Restless, like a number of Van Sant’s films, was shot in Portland and the general look of the film, especially the daytime landscapes and the interiors of Henry’s home, has the low contrast texture of a cool foggy morning. The relaxed pace of the editing gradually draws us into the private lives of Enoch and Annabelle. Neither are rushing through the world. Enoch has come to an emotional standstill because of a car accident on a cold winter night that took the lives of his parents and sent him into a coma. Annabel comes from a broken home. Her mother is a drunk and her older sister is disappointed about the lot she has been handed–watching out for an unstable mother and reacting helplessly as her younger sister slowly loses her health.

Schuyler Fisk, the daughter of Sissy Spacek, plays the sister with an edge that makes the character believable. Though not a large role, Fisk makes her stand out as someone who wants to help but must ultimately come to terms with the knowledge that there are limits to the degree we can effect positive change in the lives of family and friends.

Ryo Kase as Hiroshi, Enoch’s invisible friend, is earnest and caring, a friendly and occasionally forceful presence, guiding him away from suicidal thoughts. Hiroshi ultimately understands that Enoch’s relationship with Annabel should take precedence over their friendship, helping Enoch to acknowledge the value of life over fantasy.

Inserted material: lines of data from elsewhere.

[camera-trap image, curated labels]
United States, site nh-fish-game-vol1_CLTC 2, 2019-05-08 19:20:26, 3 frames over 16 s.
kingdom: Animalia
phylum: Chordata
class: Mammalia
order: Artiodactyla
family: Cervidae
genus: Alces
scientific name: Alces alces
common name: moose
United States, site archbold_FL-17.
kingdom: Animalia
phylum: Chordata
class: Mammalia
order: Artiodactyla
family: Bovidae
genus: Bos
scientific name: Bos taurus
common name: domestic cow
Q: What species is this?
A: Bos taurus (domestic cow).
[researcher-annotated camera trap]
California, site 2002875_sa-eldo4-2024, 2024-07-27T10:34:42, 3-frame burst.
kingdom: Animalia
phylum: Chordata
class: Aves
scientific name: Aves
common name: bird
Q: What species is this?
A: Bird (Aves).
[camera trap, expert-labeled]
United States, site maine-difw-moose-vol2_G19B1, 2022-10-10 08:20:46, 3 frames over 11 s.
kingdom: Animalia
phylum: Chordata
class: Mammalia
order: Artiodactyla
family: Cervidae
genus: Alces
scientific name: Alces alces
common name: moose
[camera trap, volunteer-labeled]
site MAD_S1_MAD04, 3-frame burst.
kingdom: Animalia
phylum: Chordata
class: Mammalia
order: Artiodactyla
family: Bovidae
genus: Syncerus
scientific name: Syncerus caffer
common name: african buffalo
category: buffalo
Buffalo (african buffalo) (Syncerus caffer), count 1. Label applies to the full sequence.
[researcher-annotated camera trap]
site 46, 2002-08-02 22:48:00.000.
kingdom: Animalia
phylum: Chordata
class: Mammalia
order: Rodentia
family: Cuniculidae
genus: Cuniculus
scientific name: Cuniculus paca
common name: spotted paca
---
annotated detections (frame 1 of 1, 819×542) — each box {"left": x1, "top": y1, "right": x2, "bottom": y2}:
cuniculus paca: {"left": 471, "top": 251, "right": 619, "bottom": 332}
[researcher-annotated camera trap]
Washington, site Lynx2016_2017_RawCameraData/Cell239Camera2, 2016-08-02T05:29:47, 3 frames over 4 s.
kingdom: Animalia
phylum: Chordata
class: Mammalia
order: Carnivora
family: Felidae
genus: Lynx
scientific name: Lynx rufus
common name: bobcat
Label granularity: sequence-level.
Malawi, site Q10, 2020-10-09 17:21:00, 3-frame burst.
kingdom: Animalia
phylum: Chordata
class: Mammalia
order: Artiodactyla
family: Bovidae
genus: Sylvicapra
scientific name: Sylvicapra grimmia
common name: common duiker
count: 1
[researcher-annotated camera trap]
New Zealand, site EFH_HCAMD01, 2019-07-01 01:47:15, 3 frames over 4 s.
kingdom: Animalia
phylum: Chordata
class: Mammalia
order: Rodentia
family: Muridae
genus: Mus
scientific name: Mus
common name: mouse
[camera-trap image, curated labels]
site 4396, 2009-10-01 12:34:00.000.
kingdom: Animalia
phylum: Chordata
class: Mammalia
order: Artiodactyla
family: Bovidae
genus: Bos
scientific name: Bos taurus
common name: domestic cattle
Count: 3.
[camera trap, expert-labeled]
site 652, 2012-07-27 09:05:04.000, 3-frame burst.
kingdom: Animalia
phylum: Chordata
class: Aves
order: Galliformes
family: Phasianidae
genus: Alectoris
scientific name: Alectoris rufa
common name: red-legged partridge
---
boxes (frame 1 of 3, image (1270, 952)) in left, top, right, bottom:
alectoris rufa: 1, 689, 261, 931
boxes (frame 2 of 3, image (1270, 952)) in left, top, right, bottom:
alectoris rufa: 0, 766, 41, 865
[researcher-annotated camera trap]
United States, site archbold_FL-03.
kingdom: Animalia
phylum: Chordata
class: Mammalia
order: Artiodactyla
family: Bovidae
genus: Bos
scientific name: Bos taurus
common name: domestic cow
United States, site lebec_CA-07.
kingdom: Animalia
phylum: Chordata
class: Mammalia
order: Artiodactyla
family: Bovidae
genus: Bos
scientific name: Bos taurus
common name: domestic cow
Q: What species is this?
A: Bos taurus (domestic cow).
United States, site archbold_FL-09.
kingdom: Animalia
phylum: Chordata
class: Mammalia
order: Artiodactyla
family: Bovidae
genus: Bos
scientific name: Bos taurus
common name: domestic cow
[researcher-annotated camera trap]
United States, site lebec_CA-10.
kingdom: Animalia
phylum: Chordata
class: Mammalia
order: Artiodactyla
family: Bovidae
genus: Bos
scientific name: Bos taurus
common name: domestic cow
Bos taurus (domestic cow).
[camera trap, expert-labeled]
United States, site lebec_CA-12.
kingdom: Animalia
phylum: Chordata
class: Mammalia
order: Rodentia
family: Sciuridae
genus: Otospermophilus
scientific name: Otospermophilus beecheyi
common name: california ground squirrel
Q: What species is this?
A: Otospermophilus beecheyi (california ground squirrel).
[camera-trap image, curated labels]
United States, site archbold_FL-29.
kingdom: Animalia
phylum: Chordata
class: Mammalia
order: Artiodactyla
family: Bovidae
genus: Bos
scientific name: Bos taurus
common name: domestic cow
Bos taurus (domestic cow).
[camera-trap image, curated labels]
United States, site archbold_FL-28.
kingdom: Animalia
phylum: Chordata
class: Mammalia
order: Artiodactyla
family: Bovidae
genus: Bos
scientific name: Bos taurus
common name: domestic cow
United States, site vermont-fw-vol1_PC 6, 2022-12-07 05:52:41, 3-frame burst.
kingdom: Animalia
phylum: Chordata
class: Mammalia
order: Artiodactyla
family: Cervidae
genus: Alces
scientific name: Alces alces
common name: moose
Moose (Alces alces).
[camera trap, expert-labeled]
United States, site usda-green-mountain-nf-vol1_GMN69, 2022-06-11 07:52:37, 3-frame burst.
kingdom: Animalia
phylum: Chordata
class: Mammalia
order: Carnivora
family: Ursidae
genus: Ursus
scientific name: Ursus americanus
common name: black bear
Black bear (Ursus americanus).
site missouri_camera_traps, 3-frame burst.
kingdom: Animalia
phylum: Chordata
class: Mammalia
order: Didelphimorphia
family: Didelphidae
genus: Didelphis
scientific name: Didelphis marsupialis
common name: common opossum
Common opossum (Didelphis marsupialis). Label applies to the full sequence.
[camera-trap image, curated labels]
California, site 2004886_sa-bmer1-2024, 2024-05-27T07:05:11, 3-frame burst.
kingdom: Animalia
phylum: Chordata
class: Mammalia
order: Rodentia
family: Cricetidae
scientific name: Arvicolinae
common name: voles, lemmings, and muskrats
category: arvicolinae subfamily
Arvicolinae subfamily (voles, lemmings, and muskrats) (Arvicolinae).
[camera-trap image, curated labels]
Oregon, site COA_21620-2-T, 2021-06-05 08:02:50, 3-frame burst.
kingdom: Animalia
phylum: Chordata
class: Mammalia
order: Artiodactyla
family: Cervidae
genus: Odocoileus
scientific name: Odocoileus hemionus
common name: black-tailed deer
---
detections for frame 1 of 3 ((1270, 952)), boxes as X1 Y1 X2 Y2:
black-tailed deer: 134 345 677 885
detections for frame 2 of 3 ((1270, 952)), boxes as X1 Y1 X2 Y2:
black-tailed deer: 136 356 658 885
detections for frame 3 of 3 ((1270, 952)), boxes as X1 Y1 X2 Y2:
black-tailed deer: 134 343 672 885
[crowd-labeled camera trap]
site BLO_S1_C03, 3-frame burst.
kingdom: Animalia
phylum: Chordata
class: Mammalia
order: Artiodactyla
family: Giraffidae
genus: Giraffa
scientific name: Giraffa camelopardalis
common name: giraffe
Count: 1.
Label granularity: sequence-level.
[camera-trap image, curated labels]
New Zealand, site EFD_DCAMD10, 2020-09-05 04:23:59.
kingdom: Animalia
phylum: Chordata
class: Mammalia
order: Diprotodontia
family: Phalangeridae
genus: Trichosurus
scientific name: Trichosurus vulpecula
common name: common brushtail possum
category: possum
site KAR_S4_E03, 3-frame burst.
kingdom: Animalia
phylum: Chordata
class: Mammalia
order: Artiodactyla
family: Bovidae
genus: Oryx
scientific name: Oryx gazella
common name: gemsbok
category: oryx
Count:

In the hospital, as she is getting sicker, Annabel receives a toy xylophone from Enoch. There is no clue as to why he has chosen the gift, it does not follow up on a previous discussion about music, but it is a direct and mysterious gesture that fits the private understanding of life the two have developed. Like many of Van Sant’s previous films we have been admitted to world where very young people must learn to navigate a dangerous path. The heart of the film’s success is the patient and careful directing of Van Sant and the way that Wasikowska and Hopper gradually allow their characters to open up, to recognize what they have found in each other, and to accept and appreciate the time they have together.

Opening on a very limited platform, Restless is the best film to gross less than $35,000 in the first two weeks of release in some time. It’s a small and lovely story that deserves to find an audience before being devoured by the next big production coming down the pipeline.